Hiçbir güzel şeyin kalıcı olmayacağına, her şeyin bir sonu
olduğuna dair bir inanç geliştirmişim içimde. Masalların sonu hep and they lived
happily after… diye biter. İşte ben buna inanmıyorum. Kaybetme korkum olduğunu
biliyordum ama bu korkuyu yenme şeklimin her zaman en kötü sonucu düşünme
olduğunu fark etmemiştim.
Güzel bir şey mi oluyor hayatımda, hoop hemen kötü sona
hazırlıyorum kendimi. Ucunda nasılsa hayal ve kalp kırıklığı olacak, o yüzden
kendimi alarm haline alıyorum. Bu
şekilde düşüne düşüne yaşadığım hiçbir mutluluğun keyfine varamıyorum. Hep
tetikteyim. Belki de bilinç altımda hiç bir güzelliği hak etmediğimi
düşünüyorum. Biri bana seni seviyorum dese, hı hı evet bunu iki ay sonra bir daha
konuşalım diye geçiriyorum içimden. Biri benden hoşlansa nasılsa ilerde
hoşlanmayacak diyorum, o adımı atmıyorum.

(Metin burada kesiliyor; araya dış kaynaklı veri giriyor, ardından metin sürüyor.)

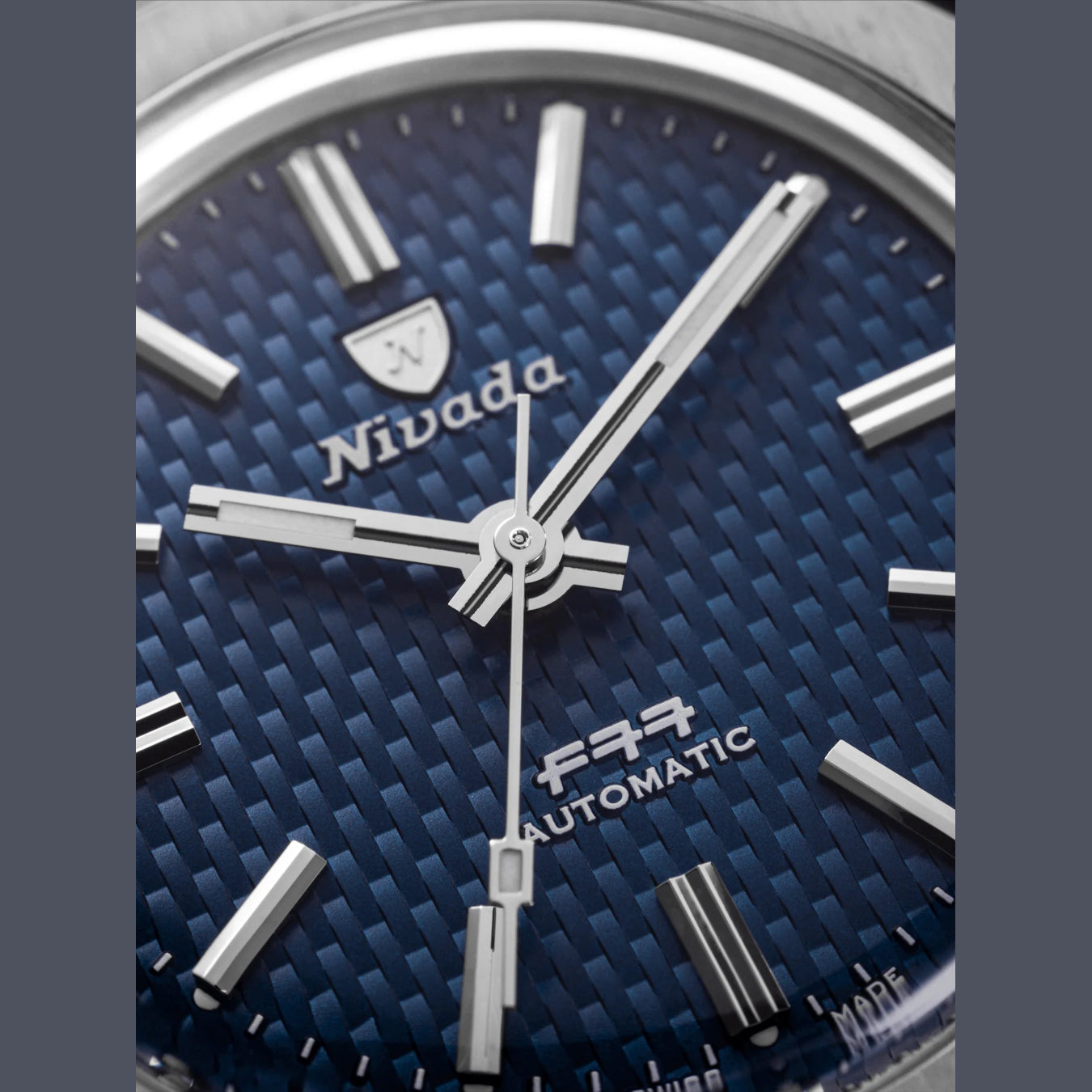 Nivada Grenchen F77 Blue Dial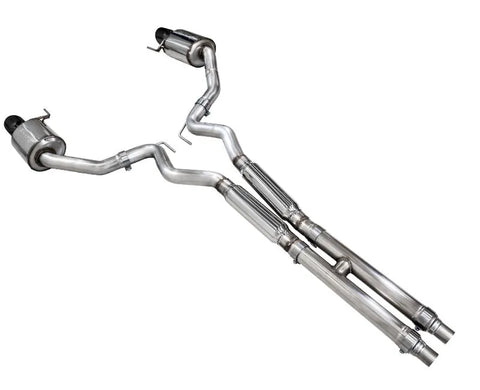 AWE Touring Edition Exhaust for S650 Ford Mustang GT Fastback - Dual Diamond Black Tips (3015-33650)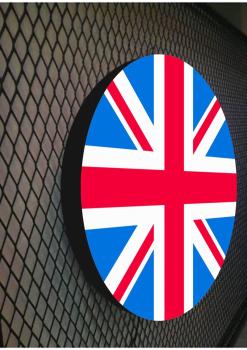 English Flag Logo Led Illuminated Sign Wall Light! (round)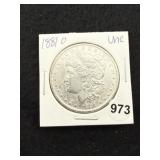 1881 O UNC Morgan Silver Dollar Coin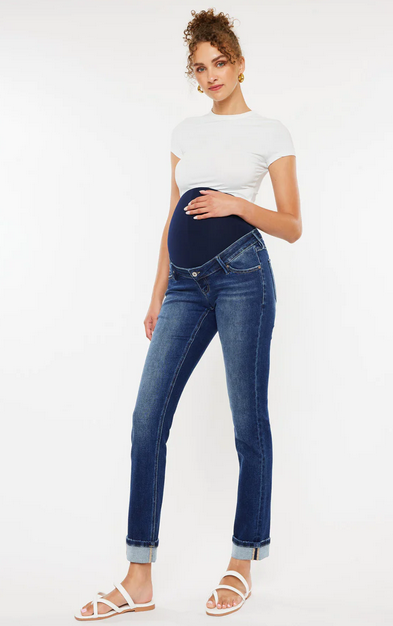 Teagan Maternity Straight Fit Jeans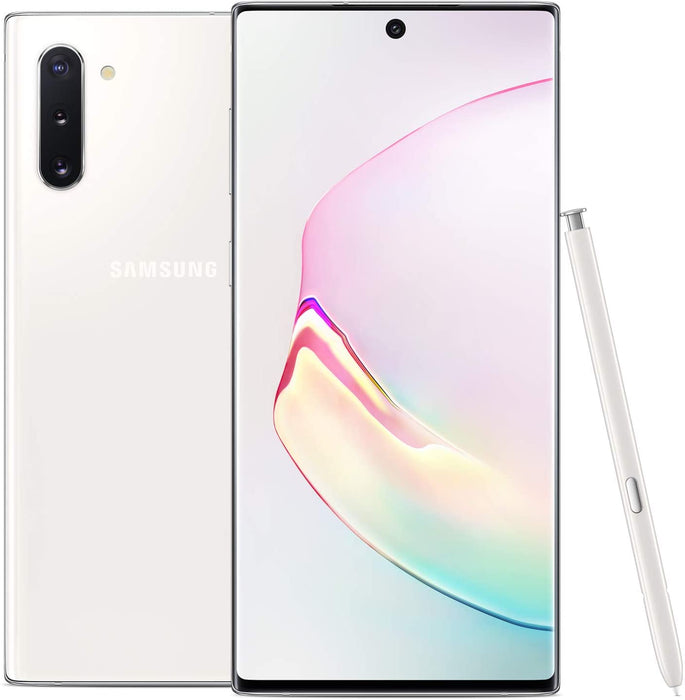 Samsung Galaxy Note 10 (256 GB, 8 GB) 6.3" 4G LTE completamente desbloqueado (GSM+CDMA) N970U (aceptable - reacondicionado, blanco aura)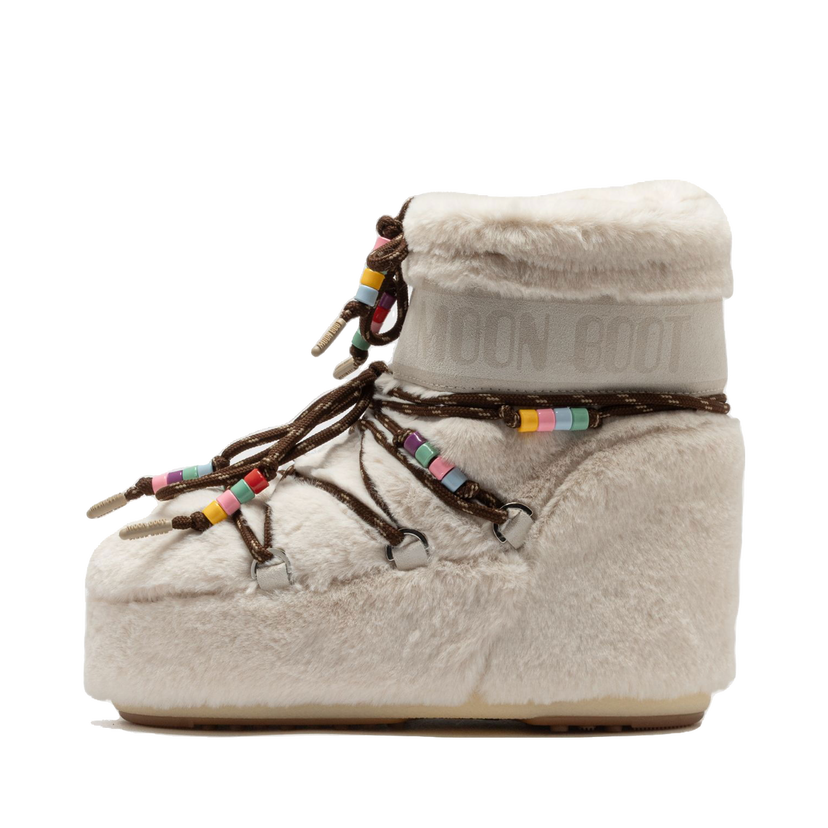 Кросівки та взуття Moon Boot Faux Fur Beads Boots бежевий | 80D1409470-L002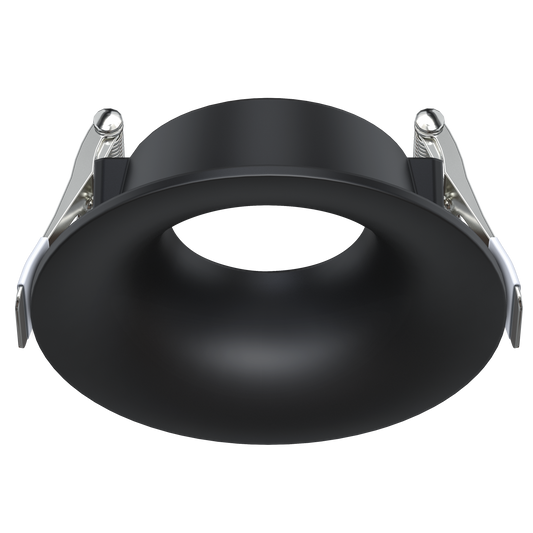 3 Inch Black Round Wave Trim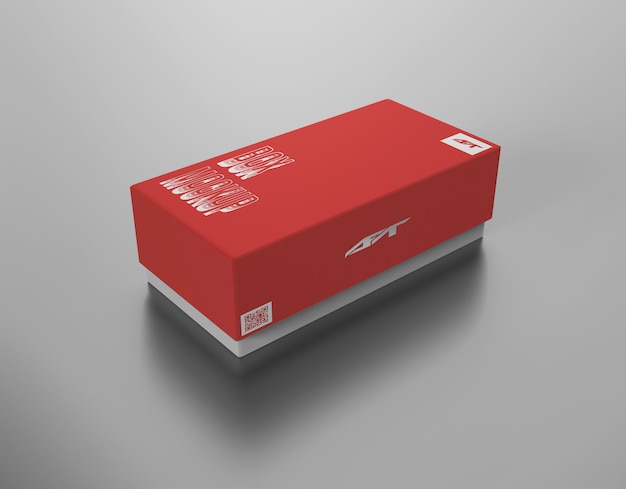 PSD box packaging mockup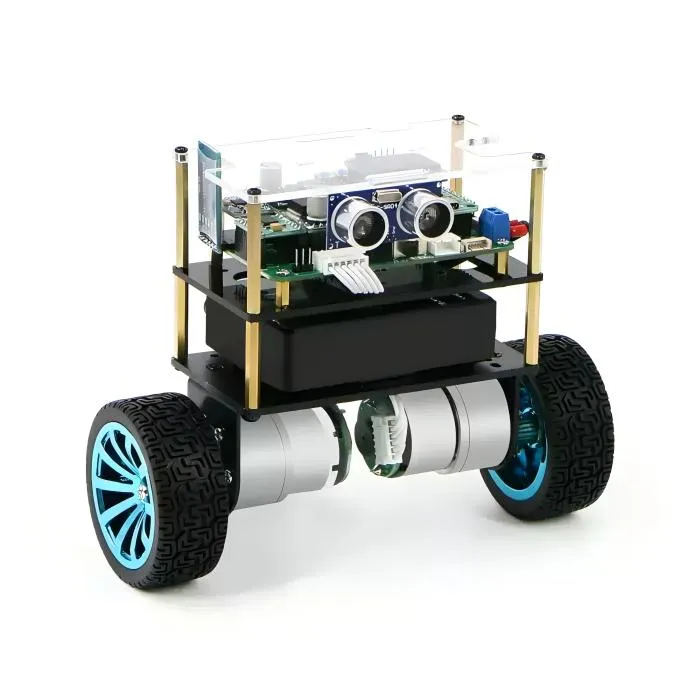 Kit Voiture Équilibrée Deux-Roues Wheeltec B585 avec Suivi CCD & Magnétique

Kimseye bağlanamıyorum. Çünkü ölesiye korkuyorum. Hayal
kuramıyorum, umut edemiyorum. Her şeye sil baştan başlamak, yelkenleri indirip mutlu
olmayı dilemek bile korkutuyor beni. Oysa bir zamanlar içimden dolup taşan bir
sevgi duygusu vardı. Bir insanı, çiçeği, kelebeği her şeyi ama her şeyi çok
severdim. Herkese sevgimi vereyim, herkes mutlu olsun adlı ütopik bir dünyam
vardı. Sevdiği şeyleri kaybedince böyle oluyormuş demek ki insan.
Eleştirirdim maskesi olanları. Anlayamazdım bir insanın
neden duygularını gizlediğini. Sevgini dağıtmak en güzel şeydi benim için. Bir
insan sevmeyi ve sevilmeyi neden redderdi
ki? Herkesin içinde korktuğu bir dünyası varmış işte.
Bu yazdıklarımı durduk yere neden mi düşündüm? İzlediğim bir
filmin tek bir cümlesi kafamda şimşekler çaktırdı. “Mutlu olmak istiyorum.
Herkes gibi. Mutluluk bir trendi ve iki durak geride kaldı.”